Friday, October 12, 2012

Analogy connecting Proteins to Words in a language

While analogies can be dangerously inaccurate at times, they can also be invaluable in other cases. Therefore, they are worth considering (with open-minded skepticism). So, here is an analogy of molecular biology research...

There are 26 alphabets in the English language and 20 amino acids (maybe more) in biological systems. Combination of these basic alphabets can be used to constructs hundreds of thousands of words, and similarly, combinations of amino acids can be used to create numerous different protein molecules. However, both are retrained in some way. For example, when constructing a new word, we will probably not create something like "qxtrpeeoo", because it is not speakable. Similarly, when making protein molecules, stitching together random amino acids would not produce a stable molecule in its environment. So, there is some similarities.

Now, lets try performing some "experiments" on words in a similar way that we do experiments in biological systems. Lets try a "kockout" experiment. We will remove the word "grocery" from all text in a city. We might see that traffic patterns have changes because people are trying to find grocery stores. After a few weeks, people adjust to the situation, so the traffic patterns settle.
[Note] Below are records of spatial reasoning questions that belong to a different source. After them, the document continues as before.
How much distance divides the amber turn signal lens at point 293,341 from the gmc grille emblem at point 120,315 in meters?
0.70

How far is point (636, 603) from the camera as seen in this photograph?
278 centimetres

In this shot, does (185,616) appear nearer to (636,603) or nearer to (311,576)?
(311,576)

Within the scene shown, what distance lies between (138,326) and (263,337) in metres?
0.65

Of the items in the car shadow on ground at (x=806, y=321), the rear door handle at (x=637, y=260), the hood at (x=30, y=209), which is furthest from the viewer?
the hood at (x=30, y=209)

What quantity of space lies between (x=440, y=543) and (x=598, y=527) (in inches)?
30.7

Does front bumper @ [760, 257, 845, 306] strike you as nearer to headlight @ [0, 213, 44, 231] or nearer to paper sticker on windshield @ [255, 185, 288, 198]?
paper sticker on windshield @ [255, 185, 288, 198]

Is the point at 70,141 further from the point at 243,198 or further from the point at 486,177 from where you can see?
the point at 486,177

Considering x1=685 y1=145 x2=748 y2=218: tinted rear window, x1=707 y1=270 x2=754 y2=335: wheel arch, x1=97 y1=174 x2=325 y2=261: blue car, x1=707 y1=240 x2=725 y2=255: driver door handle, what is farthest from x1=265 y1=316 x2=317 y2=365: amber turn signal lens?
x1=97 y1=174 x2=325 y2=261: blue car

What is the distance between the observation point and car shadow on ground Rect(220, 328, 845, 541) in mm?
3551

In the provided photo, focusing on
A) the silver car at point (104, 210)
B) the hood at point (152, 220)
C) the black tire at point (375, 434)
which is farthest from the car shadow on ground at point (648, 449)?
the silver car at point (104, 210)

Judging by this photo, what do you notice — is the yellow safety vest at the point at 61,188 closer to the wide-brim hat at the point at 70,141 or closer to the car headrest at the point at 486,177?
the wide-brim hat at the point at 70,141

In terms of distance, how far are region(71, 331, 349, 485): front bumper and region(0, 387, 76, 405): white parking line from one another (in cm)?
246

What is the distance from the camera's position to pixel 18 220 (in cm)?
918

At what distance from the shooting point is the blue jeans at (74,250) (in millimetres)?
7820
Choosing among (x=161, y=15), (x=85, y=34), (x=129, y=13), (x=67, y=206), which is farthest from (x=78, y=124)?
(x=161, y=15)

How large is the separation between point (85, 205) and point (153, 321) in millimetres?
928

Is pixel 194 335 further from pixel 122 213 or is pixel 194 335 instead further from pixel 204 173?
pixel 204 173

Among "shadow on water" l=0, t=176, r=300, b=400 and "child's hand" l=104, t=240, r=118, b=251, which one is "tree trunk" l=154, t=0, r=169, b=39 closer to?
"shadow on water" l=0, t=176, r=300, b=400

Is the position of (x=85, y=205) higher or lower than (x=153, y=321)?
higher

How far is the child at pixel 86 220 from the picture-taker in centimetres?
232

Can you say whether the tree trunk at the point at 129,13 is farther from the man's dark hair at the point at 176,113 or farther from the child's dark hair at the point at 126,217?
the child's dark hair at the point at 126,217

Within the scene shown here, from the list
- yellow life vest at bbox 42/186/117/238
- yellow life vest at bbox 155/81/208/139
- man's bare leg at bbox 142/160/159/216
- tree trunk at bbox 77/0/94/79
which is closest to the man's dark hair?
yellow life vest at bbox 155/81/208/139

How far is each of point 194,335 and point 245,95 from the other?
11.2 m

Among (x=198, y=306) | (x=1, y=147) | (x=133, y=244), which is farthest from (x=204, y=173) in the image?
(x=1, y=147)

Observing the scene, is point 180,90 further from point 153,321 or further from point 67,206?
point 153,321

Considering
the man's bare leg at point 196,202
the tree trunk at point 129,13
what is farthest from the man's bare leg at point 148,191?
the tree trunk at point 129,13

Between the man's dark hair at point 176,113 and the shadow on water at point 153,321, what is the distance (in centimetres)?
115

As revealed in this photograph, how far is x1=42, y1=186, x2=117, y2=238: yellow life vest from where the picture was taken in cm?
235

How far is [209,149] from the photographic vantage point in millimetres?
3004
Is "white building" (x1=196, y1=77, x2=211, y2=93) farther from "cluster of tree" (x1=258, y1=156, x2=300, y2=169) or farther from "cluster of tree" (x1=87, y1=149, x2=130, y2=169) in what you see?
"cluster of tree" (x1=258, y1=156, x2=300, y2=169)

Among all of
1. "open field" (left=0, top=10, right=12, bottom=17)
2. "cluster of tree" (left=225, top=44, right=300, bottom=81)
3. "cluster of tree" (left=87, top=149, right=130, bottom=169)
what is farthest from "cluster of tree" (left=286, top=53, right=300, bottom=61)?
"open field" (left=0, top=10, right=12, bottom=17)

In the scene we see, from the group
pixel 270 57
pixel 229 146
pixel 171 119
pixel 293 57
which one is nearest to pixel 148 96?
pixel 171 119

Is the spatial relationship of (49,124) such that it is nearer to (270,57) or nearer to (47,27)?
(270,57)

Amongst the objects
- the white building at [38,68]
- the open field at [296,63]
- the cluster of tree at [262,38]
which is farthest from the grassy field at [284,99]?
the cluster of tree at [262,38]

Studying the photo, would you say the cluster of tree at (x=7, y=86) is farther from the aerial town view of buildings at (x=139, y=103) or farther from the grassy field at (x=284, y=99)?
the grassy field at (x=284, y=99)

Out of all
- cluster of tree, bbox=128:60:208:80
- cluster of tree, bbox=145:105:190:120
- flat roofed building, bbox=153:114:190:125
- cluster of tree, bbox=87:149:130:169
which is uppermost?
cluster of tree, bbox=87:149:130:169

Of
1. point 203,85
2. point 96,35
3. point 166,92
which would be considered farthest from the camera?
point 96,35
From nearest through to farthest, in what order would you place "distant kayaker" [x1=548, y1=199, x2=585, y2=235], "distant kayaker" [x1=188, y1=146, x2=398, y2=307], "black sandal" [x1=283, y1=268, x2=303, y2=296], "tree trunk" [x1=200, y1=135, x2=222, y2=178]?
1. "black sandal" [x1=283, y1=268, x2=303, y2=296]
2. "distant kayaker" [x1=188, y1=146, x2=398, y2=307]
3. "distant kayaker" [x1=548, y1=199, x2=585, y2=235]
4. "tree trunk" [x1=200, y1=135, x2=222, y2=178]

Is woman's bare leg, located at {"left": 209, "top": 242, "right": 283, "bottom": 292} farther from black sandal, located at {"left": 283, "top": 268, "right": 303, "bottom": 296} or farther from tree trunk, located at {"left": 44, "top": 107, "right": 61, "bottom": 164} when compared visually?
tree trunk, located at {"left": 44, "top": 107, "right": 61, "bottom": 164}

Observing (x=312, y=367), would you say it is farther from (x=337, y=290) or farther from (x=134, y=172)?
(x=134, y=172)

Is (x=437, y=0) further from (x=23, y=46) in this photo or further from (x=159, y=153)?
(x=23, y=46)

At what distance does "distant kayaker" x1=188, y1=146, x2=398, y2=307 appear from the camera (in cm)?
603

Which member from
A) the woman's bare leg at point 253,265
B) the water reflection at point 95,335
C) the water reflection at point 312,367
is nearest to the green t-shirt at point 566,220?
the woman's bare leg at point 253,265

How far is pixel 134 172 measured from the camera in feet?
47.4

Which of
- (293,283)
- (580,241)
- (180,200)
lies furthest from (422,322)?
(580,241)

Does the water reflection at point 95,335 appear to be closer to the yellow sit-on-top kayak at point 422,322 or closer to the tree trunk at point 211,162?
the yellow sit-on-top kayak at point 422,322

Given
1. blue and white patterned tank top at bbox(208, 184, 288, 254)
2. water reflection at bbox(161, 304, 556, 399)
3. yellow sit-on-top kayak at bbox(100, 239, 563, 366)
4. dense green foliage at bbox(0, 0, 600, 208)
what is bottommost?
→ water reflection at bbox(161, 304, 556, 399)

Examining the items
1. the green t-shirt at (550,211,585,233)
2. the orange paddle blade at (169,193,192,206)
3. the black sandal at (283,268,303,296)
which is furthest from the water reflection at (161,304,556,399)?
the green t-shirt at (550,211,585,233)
So, from this observation, what might we conclude about the role of "grocery" in society? Consider a different experiment in which part of a word, e.g. prefix or suffix, is removed or a different part is added. What type of conclusions would we reach by observing the consequence of such changes?

So what is a different approach to learning the meaning of words? I do not have an obvious answer, but following the above analogy, one might look at how babies learn language. First, they usually learn words that refer to real objects, such as "light" or "fan" or "mom". Applying this analogy to proteins, it might be reasonable to start with proteins that directly interact with the environment, e.g. binds metals or other environmental signals (i.e. objects outside the internal language of the cell). Moving from the word "light" to the meaning of a sentence such as "the light is on" or something more intricate such as "please turn the light on" is a much larger step because here the word "on" is entirely context dependent. The same word would mean something entirely different in a different sentence. It is possible that some proteins, specifically those involved in internal signal processing of the cell, are entirely context dependent. Consider the difference in the response when someone asks "is the light on" vs "light is on" vs "turn the light on". All of these involve "light" and "on", but the response of the listener is quite different in each case.